子ども食堂の料金・開催頻度・開設数  子ども食堂の多い滋賀県。開設を後押ししているのが、県社会福祉協議会などでつくる「滋賀の縁(えにし)創造実践センター」だ。モデル事業で昨年度から、食堂を運営する団体などに初年度20万円、その後2年間は10万円ずつ助成している。
 5月現在で26団体が対象。今年度は県がこの事業を支援するため1212万円を計上した。センターは「小学校区に最低一つ、300カ所に増やしたい」。
 助成対象の一つ、大津市の「しらゆり子ども食堂」は一口5千円の協賛金も募る。運営する歯科医の山元浩美さん(55)は「助成終了後も活動を続けるには資金集めの仕組みが必要」と話す。

 歯科医師会やロータリークラブで協賛を呼びかけ、半年で30万円集まった。
 ネットで資金を集めるクラウドファンディング(CF)の利用も目立つ。
 埼玉県川口市の「川口こども食堂」はCFで48万円を得た。食材は寄付でまかなえるが、公民館の使用料やチラシ代、絵本などを保管する倉庫代がかさみ、月2千円余り足りないためだ。
 CFで目標の1・2倍を集めたが、佐藤匡史(まさし)代表(43)は「CFのお金が尽きたら“閉店”というわけにいかない」と、オリジナルの文房具などを販売し、運営の足しにする計画だ。

 食材の寄付や会場の無償提供など現金によらない支援も資金繰りを助ける。
 食材の寄付は各地であり、「野菜はほとんど農家からもらっている」ところも。那覇市ではスーパーの丸大長田店が近くの食堂の希望する食材を無償で提供している。琉球銀行は15団体に毎月1万円分の商品券や食材を贈っている。

 呼びかけ  困っている子に、どう来てもらう

 相模原市南区の元飲食店を使った「相南ハッピーこども食堂」。6月23日夕、十数人の親子で満員となった。訪れたのは、つわりで調理が難しく娘を連れてきた女性、妻が妊娠中で息子2人と来た男性ら。運営する富岡美智子さん(52)は利用を喜びつつ、「貧困や孤食などの子に来てもらえるかが課題」と話す。
 支援を必要とする子にどうすれば来てもらえるか――。誰でも利用できる形式の食堂に共通した悩みだ。
 「冬休み中、毎日開いたが、来てほしいと思っていた子は1回しか来なかった」(兵庫)、「ママ仲間が誘い合って来る。
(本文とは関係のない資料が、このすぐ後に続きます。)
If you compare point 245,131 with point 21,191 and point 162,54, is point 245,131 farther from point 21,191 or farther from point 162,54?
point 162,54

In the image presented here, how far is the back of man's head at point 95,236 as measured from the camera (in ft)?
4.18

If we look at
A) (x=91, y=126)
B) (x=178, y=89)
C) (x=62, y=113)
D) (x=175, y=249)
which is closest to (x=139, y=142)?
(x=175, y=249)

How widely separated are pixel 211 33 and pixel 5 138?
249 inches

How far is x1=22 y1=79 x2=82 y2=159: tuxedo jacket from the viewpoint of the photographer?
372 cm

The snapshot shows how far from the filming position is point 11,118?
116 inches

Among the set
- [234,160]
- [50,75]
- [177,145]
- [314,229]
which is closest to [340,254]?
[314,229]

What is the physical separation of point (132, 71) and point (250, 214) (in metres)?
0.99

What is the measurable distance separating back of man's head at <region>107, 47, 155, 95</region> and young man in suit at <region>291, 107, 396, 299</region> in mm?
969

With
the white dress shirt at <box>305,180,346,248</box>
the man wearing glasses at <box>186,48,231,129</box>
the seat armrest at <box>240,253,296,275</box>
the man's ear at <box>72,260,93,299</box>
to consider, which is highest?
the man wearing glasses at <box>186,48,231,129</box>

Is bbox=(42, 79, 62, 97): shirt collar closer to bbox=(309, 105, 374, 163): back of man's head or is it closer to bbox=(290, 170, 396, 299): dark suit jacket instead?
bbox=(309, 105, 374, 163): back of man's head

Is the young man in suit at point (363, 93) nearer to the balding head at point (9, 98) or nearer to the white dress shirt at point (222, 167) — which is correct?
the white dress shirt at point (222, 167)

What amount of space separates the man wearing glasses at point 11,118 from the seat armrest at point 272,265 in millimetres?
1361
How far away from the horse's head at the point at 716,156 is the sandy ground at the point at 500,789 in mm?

コミュニティーになっていいが、しんどい親子にも来てほしい」(東京)。

 情報を届けるため、子どもの実情を知る学校や地域とつながる動きもある。
 沖縄県うるま市の「スマイルカフェ」は、「誰でも無料で一緒にごはんを食べることができます」と書いた名刺大のカードを小学校長や民生委員、ケースワーカー、市に配り、気になる家庭に渡してもらっている。これまで数人の子がカードを持って来たという。
 食堂になっている児童館の山城康代館長(54)は「情報を届けるには、地域の事情を知る人たちに頼むことだと思った。何度も足を運ぶのも大事」と話す。
 (河合真美江、中塚久美子、丑田滋)

     ◇

 後日、生活面で子ども食堂への多様な関わり方や支援の事例を紹介します。

◆学校と連携を

 桃山学院大の金沢ますみ准教授(スクールソーシャルワーク論)の話 国の貧困対策とは別に、地域でできることとして子ども食堂のような場が始まった。つながりが薄れ、気になる子に声をかけにくい社会になっている。どの子も安心して過ごせる場が必要だと多くの人が感じ、活動が広がったのではないか。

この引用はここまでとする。